Monday LNN: Now We're Stepping Into Another Zone
It's not the end this time!
As the immortal Pierre Dorion once said: "The rebuild is done. Now we're stepping into another zone". On either Saturday or Sunday of this week, the Ottawa Senators will break their eight year hiatus and return to the Stanley Cup Play-Offs. We've got lots of great coverage coming in the days ahead, I can't wait to share it with all of you.
For now, feast on some links, news, and notes from Ottawa and around the hockey world:
- Good news on the injury front for the Sens: while Brady Tkachuk won't play tomorrow against Chicago, he will be ready for Game 1 of the play-offs.
- Julian McKenzie has a piece for the Athletic arguing that the Pinto-Greig-Amadio line could be Ottawa's most important in a play-off series. I'm not sure I'd go quite that far, the first line will be the most important since they will play the most, but having a third line that you can count on to handle tough match-ups is very valuable indeed.
- Likely Sens' first round opponent the Toronto Maple Leafs are under an intense amount of pressure, writes Travis Yost. I agree, and I suggest they are ripe for an upset!
- In case you missed it, Steve Staios made an appearance on the TSN broadcast of yesterday's game and said some Staios-like things.

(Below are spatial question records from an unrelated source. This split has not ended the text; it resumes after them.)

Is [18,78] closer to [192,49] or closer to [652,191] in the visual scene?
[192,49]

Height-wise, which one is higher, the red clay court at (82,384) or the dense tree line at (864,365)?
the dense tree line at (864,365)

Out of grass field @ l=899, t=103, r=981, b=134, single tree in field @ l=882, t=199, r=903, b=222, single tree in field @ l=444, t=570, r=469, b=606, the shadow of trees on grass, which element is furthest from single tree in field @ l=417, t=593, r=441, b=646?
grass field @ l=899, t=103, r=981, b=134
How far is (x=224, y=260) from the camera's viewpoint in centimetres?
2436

- The Edmonton Oilers will be without Mattias Ekholm for at least their first round series against the Los Angeles Kings. Edmonton's probably still my pick to get through, but that defensive group is awfully thin as it is and missing Ekholm will hurt.
- With the play-offs nearly set, ESPN has their first stab at an off-season plan for all the teams missing out on the fun. It's not that I have a particular interest in any of these squads, but I shared this link because it gives me great joy to open it and realize the Sens are not included in the list.
- Zeev Buium, one of the players the Sens were reportedly considering at seventh overall last year, had himself quite a year in Denver and has signed a three-year ELC with the Minnesota Wild.
- Murat Ates has a quality deep dive into what made the Winnipeg Jets such a formidable hockey machine this season. Ates suggests that the players really did take last year's humiliating elimination to heart, and it's hard to argue with quotes like this when they've just won the President's Trophy:
“We have levels that we need to find this offseason. I hope it stings for all of us into the summer and we use it as motivation.”
That was Josh Morrissey, speaking shortly after the Game 5 loss to Colorado. It was the first in a series of self-aware statements by Jets leadership. Winnipeg had put together a quality regular season for the second straight year but, despite its progress, had been pushed out of the first round just as easily. In the days that followed, Morrissey’s teammates would add to his urgency.